(Working data)
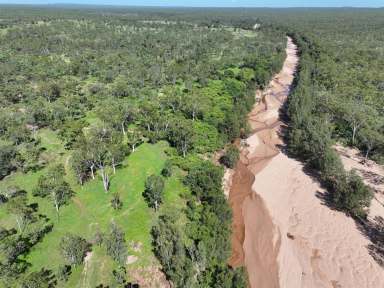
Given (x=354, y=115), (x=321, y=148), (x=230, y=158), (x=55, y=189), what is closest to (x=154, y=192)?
(x=55, y=189)

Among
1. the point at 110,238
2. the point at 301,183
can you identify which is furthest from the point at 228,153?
the point at 110,238

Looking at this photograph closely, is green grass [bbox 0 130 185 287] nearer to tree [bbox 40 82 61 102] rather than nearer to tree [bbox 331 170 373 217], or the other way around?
tree [bbox 331 170 373 217]

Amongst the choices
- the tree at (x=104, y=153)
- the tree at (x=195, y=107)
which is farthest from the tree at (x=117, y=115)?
the tree at (x=195, y=107)

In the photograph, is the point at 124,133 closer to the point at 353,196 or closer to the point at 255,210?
the point at 255,210

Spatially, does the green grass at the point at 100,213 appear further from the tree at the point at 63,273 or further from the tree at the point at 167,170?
the tree at the point at 167,170

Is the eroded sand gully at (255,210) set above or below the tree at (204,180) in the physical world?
below
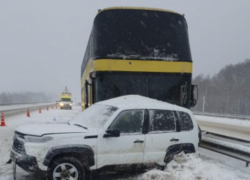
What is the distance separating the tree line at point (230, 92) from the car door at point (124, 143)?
186 ft

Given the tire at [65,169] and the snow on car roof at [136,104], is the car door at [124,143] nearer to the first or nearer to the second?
the snow on car roof at [136,104]

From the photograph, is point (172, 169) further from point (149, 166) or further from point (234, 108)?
point (234, 108)

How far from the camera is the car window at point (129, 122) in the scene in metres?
5.02

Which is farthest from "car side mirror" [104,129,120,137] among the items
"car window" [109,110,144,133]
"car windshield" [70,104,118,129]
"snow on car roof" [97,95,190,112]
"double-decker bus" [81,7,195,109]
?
"double-decker bus" [81,7,195,109]

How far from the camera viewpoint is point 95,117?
17.8 feet

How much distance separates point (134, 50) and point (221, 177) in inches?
158

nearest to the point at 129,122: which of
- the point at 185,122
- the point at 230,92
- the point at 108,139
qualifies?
the point at 108,139

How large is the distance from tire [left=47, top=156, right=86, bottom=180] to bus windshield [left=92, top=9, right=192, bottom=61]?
3.22m

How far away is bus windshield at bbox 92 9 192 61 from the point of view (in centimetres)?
708

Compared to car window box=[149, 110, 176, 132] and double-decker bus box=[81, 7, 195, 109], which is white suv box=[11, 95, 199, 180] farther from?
double-decker bus box=[81, 7, 195, 109]

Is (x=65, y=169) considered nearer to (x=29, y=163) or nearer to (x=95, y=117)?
(x=29, y=163)

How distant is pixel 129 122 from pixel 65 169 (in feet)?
5.03

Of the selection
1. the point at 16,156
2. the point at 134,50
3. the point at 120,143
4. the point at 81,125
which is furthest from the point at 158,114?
the point at 16,156

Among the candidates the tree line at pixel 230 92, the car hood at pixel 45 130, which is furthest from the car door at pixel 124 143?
the tree line at pixel 230 92
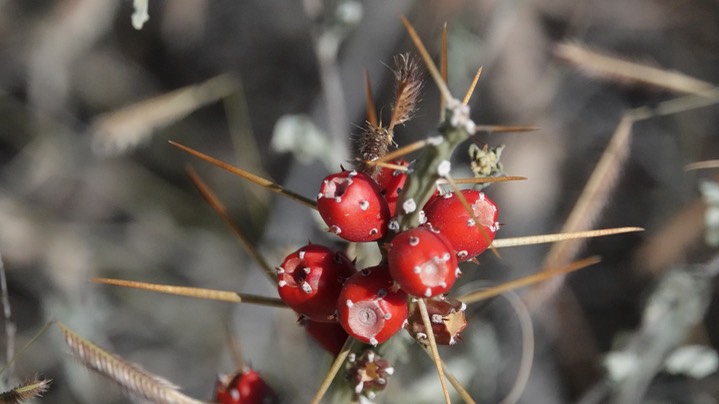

(What you have to do) Select each line in the rows above that contains the string "tire". The match is case-sensitive.

(Task output)
Given the tire at [65,169] and the snow on car roof at [136,104], is the car door at [124,143] nearer to the first or nearer to the second?
How large is the distance from tire [left=47, top=156, right=86, bottom=180] to bus windshield [left=92, top=9, right=192, bottom=61]?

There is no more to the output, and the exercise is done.